*PROBLEM STATEMENT*. Without the pictures, write out all the lines below exactly as they appear.

= = =

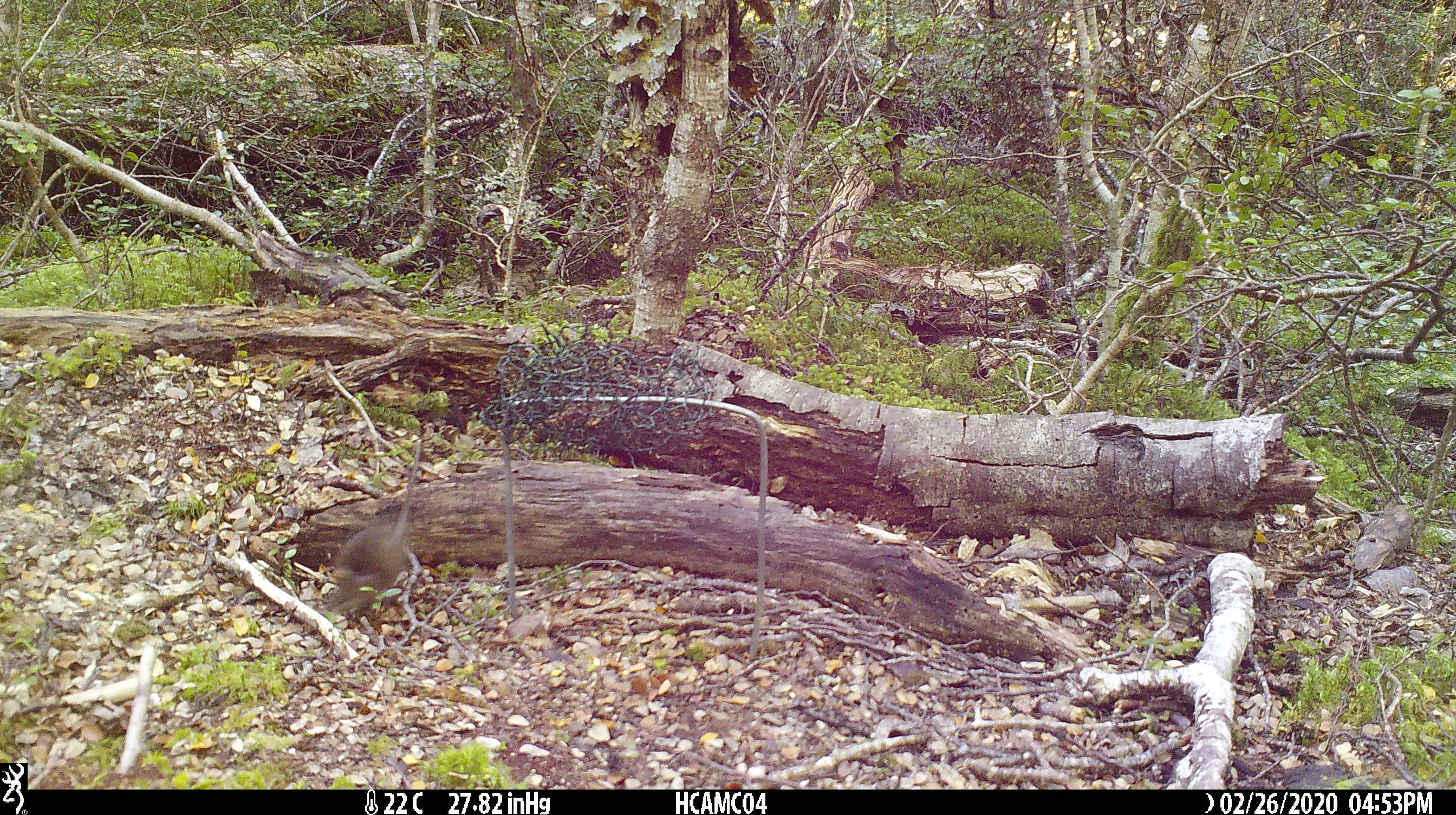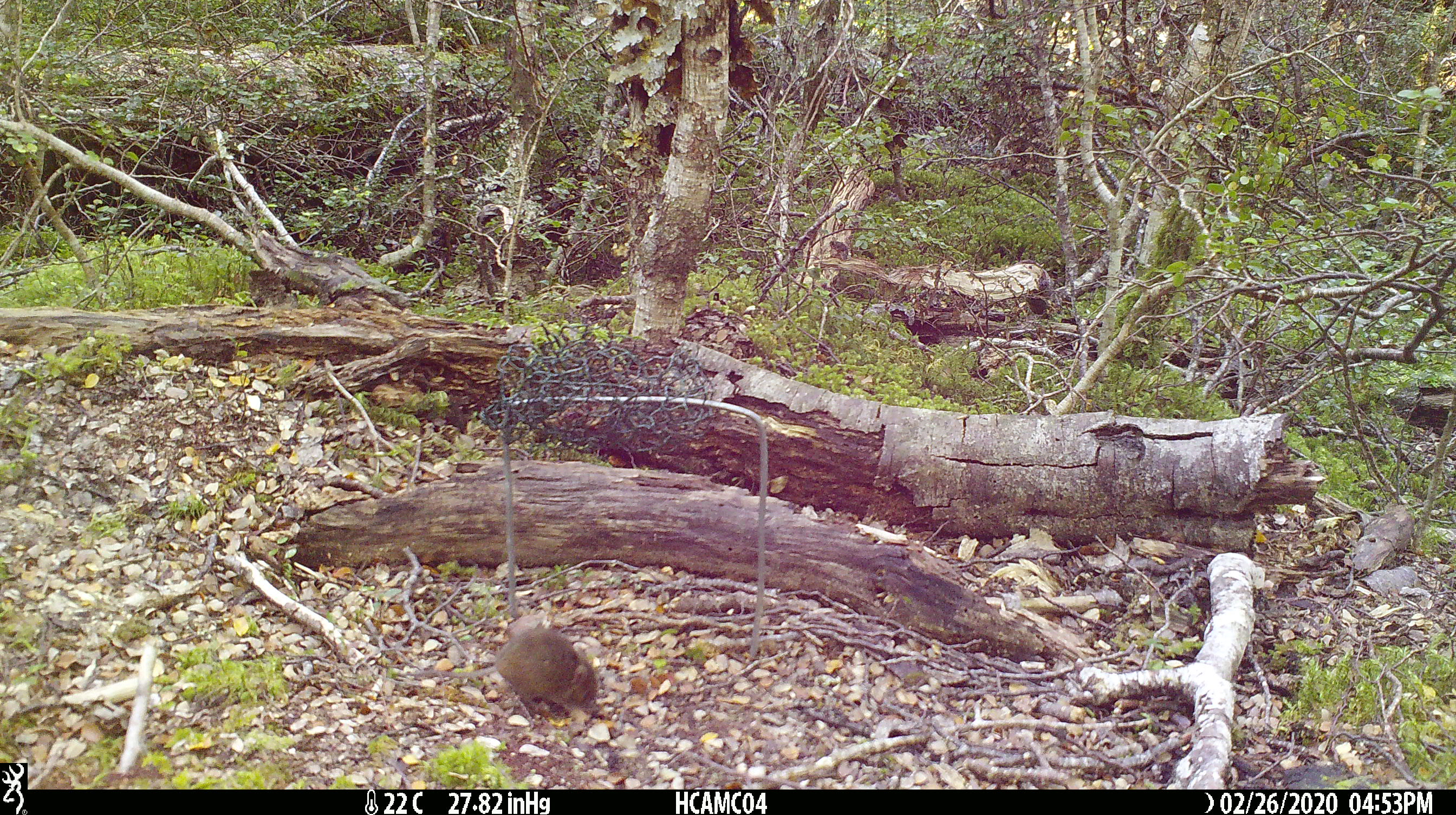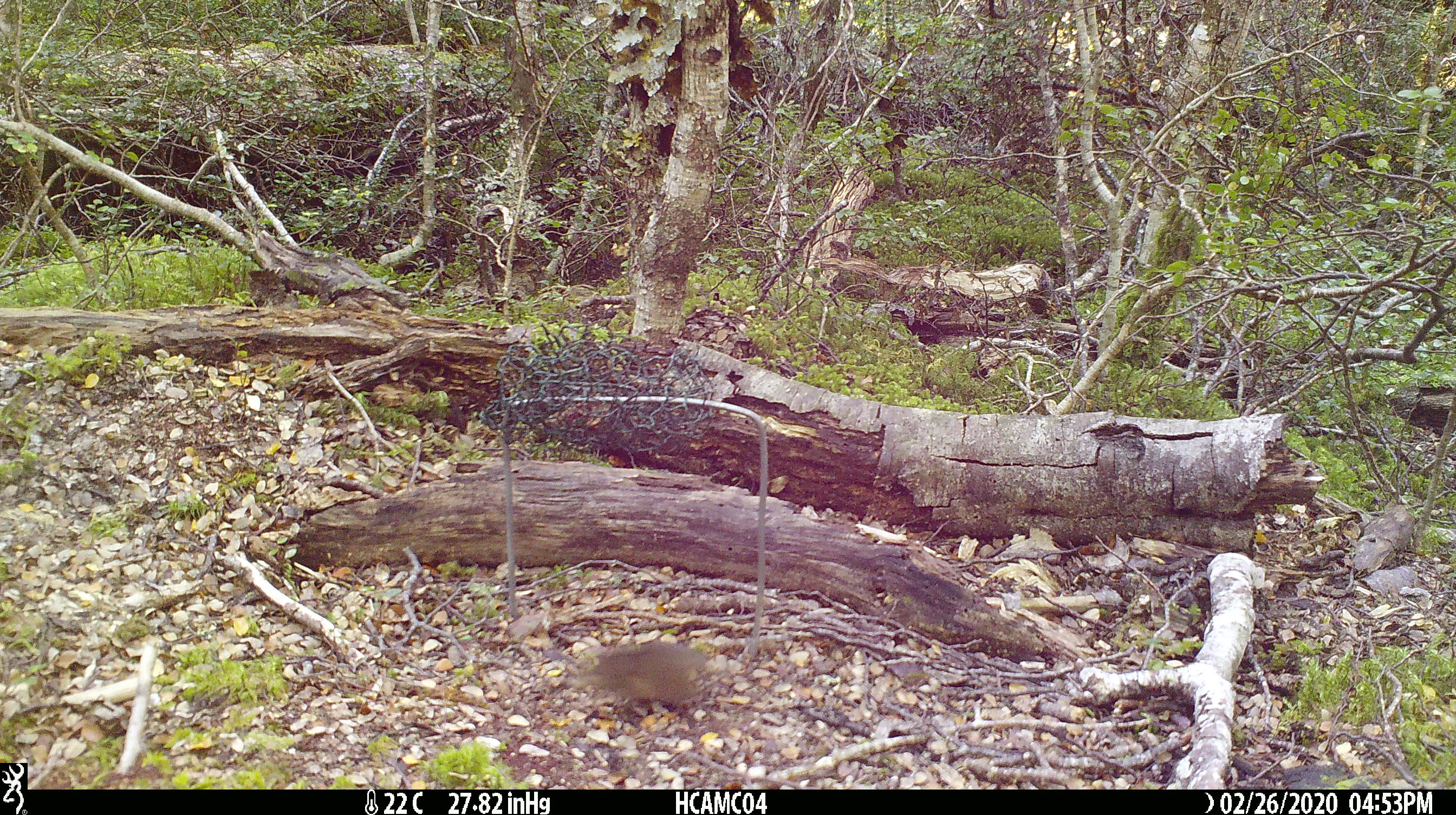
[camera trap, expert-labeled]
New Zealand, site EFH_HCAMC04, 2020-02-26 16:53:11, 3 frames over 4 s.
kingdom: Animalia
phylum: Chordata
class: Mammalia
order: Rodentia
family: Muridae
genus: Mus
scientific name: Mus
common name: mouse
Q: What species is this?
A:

= = =

*TASK RESULT*.
[camera trap, expert-labeled]
New Zealand, site EFH_HCAMC04, 2020-02-26 16:53:11, 3 frames over 4 s.
kingdom: Animalia
phylum: Chordata
class: Mammalia
order: Rodentia
family: Muridae
genus: Mus
scientific name: Mus
common name: mouse
Q: What species is this?
A:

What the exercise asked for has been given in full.